Ruby Tuesday gets green light for a sale

The auction will run through Jan. 14.
Photograph: Shutterstock

Ruby Tuesday has been given a go-ahead by the bankruptcy court overseeing its Chapter 11 filing to commence an auction for the sale of the company or its parts, with bids due by the end of the business day on Jan. 14.

The bankrupt parent of Ruby, RTI Holdings, has until Dec. 10 to find a “stalking horse” to effectively set a floor for the bidding. With a stalking horse offer, the bidder is entitled to reimbursement for most expenses related to making the initial bid if a higher offer is subsequently submitted.

RTI has indicated that potential bidders could include Goldman Sachs Group and The TCW Group, a financial management concern. Both are secured lenders to RTI, whose debts are pegged by bankruptcy filings at $56.1 million.  A majority of that sum is owed to the two finance companies, according to press reports.

Goldman Sachs has just made an unspecified investment in Zaxby’s.

RTI’s bankruptcy filings indicate that the company is willing to be sold whole or in part.

Permission to proceed with a sale was granted by the U.S. Bankruptcy Court of Delaware after it decided in RTI’s favor on the question of which party owns the assets of a so-called “rabbi trust” that was set up 35 years ago to provide certain retired employees with pension funds.
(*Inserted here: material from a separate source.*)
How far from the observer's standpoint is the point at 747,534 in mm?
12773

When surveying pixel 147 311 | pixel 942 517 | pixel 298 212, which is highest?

The court ruled last week that RTI was entitled to the trust’s assets, which amount to about $22.5 million in insurance policies and cash.

A sale of all or major parts of Ruby Tuesday would be another major development in the story of a 48-year-old brand that has rattled through one significant change after another in recent years. The casual-dining pioneer has gone through a half-dozen CEOs since early 2017. It was acquired for $335 million by NRD Capital, the private-equity firm of franchise veteran Aziz Hashim, in October 2017.

At the time, the Ruby Tuesday chain consisted of 541 restaurants, down from an all-time high of 840 units. Today, the brand extends to 236 U.S. locations.

The brand has been struggling for much of the past decade. It opted for Chapter 11 bankruptcy protection after the pandemic wiped out dining room sales.